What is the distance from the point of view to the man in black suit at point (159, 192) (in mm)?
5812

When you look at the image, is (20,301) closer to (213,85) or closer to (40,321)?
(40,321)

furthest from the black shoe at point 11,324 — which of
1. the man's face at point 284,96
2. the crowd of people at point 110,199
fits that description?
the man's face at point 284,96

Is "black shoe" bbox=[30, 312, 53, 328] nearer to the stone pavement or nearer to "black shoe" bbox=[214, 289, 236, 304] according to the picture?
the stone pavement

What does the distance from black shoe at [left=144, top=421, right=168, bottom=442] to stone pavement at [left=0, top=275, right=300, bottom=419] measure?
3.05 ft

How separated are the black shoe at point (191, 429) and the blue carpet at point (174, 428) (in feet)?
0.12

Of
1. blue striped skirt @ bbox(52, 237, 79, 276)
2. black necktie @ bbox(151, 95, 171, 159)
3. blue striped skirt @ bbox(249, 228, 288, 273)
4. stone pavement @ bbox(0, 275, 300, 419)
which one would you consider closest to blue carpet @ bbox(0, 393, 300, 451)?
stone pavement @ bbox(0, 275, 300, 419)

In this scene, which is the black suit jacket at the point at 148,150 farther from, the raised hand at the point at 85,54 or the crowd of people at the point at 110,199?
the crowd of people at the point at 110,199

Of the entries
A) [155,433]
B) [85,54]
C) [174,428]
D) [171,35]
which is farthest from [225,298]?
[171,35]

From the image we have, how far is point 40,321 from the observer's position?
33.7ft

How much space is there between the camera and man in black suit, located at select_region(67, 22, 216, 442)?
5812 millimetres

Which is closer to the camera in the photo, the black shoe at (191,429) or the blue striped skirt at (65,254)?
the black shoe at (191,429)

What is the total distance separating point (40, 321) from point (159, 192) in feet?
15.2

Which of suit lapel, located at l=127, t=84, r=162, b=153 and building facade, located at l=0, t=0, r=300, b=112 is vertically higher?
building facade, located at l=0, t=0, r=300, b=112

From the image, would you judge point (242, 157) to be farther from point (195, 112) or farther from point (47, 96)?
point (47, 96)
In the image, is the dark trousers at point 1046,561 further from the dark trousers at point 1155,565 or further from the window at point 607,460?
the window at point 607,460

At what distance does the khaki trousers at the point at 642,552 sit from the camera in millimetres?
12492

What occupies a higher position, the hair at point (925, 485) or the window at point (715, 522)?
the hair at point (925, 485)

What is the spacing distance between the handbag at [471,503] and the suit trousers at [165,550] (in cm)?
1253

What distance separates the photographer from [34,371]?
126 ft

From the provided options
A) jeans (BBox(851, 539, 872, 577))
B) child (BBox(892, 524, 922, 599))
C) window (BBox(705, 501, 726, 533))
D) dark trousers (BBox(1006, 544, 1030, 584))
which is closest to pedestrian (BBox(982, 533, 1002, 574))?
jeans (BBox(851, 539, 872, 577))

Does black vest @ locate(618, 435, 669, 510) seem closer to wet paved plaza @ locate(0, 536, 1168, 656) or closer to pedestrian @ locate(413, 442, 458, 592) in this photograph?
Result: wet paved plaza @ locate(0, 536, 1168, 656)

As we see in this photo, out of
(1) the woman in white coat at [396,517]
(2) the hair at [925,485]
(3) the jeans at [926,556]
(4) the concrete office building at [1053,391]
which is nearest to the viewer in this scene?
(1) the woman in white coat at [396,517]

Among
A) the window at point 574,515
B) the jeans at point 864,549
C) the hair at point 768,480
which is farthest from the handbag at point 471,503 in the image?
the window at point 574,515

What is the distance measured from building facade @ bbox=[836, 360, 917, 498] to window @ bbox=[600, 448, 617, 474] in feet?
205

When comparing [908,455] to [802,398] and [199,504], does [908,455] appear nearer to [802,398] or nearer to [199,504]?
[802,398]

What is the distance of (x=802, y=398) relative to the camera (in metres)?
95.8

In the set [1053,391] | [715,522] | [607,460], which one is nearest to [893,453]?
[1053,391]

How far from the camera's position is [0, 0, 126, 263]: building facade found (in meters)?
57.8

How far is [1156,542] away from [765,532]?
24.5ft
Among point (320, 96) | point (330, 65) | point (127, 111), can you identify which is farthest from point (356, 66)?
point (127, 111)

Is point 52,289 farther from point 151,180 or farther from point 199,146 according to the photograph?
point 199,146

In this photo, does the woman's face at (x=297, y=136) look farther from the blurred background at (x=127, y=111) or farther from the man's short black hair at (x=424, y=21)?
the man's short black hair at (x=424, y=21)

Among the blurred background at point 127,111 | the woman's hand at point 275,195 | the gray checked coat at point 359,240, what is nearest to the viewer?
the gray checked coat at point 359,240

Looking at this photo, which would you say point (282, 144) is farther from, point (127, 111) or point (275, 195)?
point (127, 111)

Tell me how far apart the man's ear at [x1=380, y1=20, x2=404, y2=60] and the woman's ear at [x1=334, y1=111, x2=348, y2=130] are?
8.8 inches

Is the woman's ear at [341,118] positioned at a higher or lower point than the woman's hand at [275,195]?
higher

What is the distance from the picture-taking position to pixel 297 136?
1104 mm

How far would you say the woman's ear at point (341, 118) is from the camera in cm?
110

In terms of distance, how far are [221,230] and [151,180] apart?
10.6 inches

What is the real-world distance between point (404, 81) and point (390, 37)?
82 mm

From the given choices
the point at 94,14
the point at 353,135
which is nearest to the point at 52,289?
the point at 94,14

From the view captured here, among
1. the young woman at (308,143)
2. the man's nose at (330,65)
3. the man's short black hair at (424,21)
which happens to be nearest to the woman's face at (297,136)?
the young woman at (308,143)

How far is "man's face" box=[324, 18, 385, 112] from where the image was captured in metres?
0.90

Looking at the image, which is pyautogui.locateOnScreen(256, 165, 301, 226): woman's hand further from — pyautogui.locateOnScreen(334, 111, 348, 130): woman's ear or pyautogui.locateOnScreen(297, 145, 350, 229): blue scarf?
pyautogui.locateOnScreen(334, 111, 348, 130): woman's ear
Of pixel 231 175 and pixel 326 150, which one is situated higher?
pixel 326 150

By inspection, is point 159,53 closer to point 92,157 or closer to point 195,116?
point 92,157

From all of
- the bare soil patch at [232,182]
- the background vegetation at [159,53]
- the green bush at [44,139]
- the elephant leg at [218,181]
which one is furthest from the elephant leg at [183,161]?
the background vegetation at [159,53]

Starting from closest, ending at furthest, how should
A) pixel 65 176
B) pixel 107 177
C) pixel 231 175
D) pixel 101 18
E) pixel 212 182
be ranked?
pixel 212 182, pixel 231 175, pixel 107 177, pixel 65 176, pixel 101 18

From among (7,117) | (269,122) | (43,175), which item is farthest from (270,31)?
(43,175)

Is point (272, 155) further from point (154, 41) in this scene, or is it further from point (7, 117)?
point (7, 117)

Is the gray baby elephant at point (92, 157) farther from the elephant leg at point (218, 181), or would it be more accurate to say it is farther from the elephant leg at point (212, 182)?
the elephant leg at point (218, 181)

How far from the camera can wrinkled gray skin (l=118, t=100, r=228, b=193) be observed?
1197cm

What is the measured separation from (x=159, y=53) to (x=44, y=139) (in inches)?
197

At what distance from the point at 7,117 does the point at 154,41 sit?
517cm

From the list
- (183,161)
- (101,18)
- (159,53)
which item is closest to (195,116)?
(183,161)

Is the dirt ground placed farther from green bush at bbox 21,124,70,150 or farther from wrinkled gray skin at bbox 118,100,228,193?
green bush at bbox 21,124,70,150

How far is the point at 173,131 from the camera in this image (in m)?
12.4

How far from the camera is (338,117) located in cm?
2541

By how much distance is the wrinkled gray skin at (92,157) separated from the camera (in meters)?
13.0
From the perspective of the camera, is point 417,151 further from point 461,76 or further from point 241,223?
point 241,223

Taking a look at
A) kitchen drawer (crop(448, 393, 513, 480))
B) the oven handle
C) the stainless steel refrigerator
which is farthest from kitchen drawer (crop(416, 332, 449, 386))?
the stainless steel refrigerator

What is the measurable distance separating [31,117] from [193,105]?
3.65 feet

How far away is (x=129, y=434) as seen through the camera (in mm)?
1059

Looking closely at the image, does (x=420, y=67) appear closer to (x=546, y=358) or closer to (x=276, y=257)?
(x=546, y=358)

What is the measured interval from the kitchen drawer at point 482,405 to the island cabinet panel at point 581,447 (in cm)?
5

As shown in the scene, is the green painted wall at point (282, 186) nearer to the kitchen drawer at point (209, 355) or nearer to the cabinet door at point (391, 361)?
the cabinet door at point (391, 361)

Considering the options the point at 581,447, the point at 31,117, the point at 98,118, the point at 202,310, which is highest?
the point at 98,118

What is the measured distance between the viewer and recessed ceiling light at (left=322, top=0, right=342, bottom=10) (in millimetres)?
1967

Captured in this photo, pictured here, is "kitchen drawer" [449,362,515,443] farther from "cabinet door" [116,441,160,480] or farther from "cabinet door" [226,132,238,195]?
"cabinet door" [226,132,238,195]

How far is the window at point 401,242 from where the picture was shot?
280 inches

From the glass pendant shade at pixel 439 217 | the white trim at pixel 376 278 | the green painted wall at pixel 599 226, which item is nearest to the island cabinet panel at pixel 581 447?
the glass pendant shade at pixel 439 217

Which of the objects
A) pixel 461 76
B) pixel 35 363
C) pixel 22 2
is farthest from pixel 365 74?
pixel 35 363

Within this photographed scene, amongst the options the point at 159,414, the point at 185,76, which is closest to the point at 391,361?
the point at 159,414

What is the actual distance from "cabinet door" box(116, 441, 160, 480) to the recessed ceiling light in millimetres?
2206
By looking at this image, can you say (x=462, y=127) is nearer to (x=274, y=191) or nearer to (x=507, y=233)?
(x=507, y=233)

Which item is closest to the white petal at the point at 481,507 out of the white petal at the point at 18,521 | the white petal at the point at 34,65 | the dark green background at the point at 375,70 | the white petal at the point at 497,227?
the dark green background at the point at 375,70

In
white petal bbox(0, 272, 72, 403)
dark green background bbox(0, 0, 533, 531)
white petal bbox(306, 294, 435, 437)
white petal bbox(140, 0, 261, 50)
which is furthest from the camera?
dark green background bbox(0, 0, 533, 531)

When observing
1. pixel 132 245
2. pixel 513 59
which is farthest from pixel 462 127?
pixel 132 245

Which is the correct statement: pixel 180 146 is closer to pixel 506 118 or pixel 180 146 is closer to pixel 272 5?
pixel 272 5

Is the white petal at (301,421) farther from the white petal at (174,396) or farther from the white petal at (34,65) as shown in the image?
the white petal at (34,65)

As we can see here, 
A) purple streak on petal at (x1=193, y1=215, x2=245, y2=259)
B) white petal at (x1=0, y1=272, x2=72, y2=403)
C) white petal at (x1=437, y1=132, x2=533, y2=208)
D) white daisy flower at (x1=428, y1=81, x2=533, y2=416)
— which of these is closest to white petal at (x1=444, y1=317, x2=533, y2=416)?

———

Show every line of the listing above that contains the string "shade", matching case exactly.

▶ _Final answer_
From the glass pendant shade at pixel 439 217 | the white trim at pixel 376 278 | the green painted wall at pixel 599 226, which item is nearest to the island cabinet panel at pixel 581 447?
the glass pendant shade at pixel 439 217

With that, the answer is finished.